» **Problem to work on**
Reproduce everything from "This is where" down to "emotions and behaviors." in the counseling services text, changing "strategies" to "plans".
(Selected passage begins)
“Counseling is a collaborative effort between the counselor and client. Professional counselors help clients identify goals and potential solutions to problems which cause emotional turmoil; seek to improve communication and coping skills; strengthen self-esteem; and promote behavior change and optimal mental health.” ~ Counseling.org
My focus is to help aide you in understanding yourself, what is going on for you in your life, and helping you navigate through the hurdles you may find yourself in front of. Helping you to discover the meaning behind your experience so you can understand and lift the fog that you might be under.
I work with individuals, couples and families to help them come to a better understanding of themselves, their relationship dynamics and how they can improve on making their dreams and goals become reality.
Integrative Approach: I don’t follow only one modality of therapy. I borrow methods and techniques from many therapies to integrate them into what fits best for each person. You wouldn’t bring a screwdriver to fix something that requires a wrench and that goes the same for therapies. My education has provided me with many tools to treat whatever you bring to the table.
Person-Centered Therapy: You have the power to discover the solutions to your life and make the necessary changes and what we do together is discover what those steps may be. I am not an expert on your life. I am not here to tell you how to live. I am here to help you discover the best way you’d like to live your life.
Free 30-Minute Consultation
My counseling services are only available in CANADA.
This is where we start. This is how we discover what’s going on for you and what you need. Once we identify the issues that are coming up for you in your life we can work on building strategies and solutions to manage or help decrease the severity of the symptoms.
This is basic therapy. The other modalities listed on this page are evidence-based practices with techniques that help in very specific ways to deal with the specific problem that you may be having. Different approaches to different problems.
Talk therapy can be used to help with relationship problems, mental health problems, major life events (such as grief and bereavement), and many other concerns.
Cognitive Behavioral Therapy is the one of the most popular and famous therapies. It is a short term, solution-focused, highly structured type of therapy that looks at the relationship between your thoughts, emotions and behaviors.
(Selected passage ends)
(Entries shown begins)
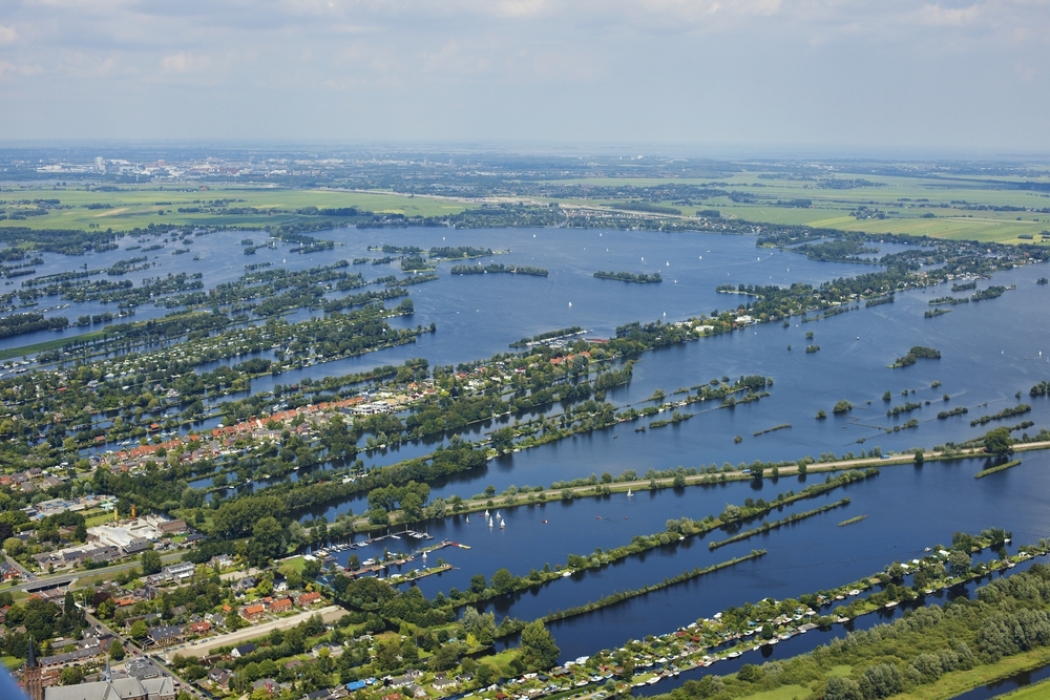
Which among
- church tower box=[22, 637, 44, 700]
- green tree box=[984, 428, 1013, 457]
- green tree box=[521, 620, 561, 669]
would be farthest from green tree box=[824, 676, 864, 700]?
green tree box=[984, 428, 1013, 457]

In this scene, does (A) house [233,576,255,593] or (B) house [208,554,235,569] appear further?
(B) house [208,554,235,569]

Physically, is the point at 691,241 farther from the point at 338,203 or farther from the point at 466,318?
the point at 338,203

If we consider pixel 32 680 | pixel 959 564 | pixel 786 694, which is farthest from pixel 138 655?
pixel 959 564

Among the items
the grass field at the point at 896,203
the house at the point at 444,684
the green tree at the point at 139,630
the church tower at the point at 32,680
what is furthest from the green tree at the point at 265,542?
the grass field at the point at 896,203

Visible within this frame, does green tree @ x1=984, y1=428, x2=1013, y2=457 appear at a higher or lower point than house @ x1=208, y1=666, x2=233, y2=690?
higher

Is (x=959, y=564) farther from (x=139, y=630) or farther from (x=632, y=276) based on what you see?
(x=632, y=276)

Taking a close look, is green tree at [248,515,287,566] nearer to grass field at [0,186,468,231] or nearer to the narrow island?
the narrow island

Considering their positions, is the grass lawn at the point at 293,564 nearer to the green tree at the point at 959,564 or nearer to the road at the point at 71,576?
the road at the point at 71,576

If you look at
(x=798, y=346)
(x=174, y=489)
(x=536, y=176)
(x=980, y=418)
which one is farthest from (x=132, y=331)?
(x=536, y=176)

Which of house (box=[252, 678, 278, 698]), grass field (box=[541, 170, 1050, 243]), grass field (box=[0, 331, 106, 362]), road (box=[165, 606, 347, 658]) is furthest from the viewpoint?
grass field (box=[541, 170, 1050, 243])
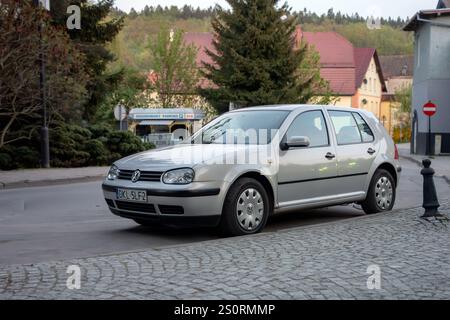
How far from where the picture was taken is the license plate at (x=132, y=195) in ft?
24.2

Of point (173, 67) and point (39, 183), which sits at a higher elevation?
point (173, 67)

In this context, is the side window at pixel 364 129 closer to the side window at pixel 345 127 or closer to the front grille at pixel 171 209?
the side window at pixel 345 127

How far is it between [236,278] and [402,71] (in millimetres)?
114927

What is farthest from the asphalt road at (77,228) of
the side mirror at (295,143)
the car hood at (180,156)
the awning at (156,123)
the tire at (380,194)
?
the awning at (156,123)

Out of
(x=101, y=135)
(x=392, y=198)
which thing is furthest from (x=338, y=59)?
(x=392, y=198)

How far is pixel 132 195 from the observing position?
7.51 m

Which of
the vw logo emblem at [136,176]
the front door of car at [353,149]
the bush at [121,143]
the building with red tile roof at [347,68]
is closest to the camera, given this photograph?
the vw logo emblem at [136,176]

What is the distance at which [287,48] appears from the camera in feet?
116

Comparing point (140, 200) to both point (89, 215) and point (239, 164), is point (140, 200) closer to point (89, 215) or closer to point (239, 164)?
point (239, 164)

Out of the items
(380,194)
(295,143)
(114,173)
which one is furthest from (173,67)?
(295,143)

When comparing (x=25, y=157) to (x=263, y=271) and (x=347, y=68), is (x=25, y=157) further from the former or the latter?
(x=347, y=68)

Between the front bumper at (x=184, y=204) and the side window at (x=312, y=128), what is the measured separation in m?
1.65

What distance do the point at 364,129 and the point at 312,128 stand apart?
47.5 inches

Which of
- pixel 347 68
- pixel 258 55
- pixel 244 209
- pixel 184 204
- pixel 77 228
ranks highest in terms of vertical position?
pixel 347 68
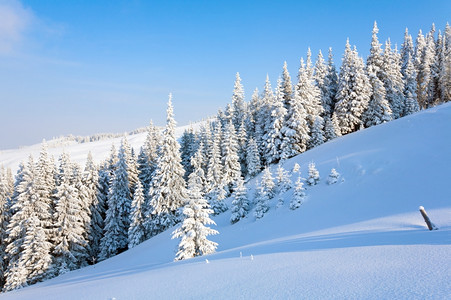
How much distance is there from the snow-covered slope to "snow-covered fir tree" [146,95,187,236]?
35.6 ft

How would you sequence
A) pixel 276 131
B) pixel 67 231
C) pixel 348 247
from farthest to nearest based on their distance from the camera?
pixel 276 131 → pixel 67 231 → pixel 348 247

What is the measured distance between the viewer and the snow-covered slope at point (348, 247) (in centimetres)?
(Entries shown ends)
» **Solution for this exercise**
This is where we start. This is how we discover what’s going on for you and what you need. Once we identify the issues that are coming up for you in your life we can work on building plans and solutions to manage or help decrease the severity of the symptoms.
This is basic therapy. The other modalities listed on this page are evidence-based practices with techniques that help in very specific ways to deal with the specific problem that you may be having. Different approaches to different problems.
Talk therapy can be used to help with relationship problems, mental health problems, major life events (such as grief and bereavement), and many other concerns.
Cognitive Behavioral Therapy is the one of the most popular and famous therapies. It is a short term, solution-focused, highly structured type of therapy that looks at the relationship between your thoughts, emotions and behaviors.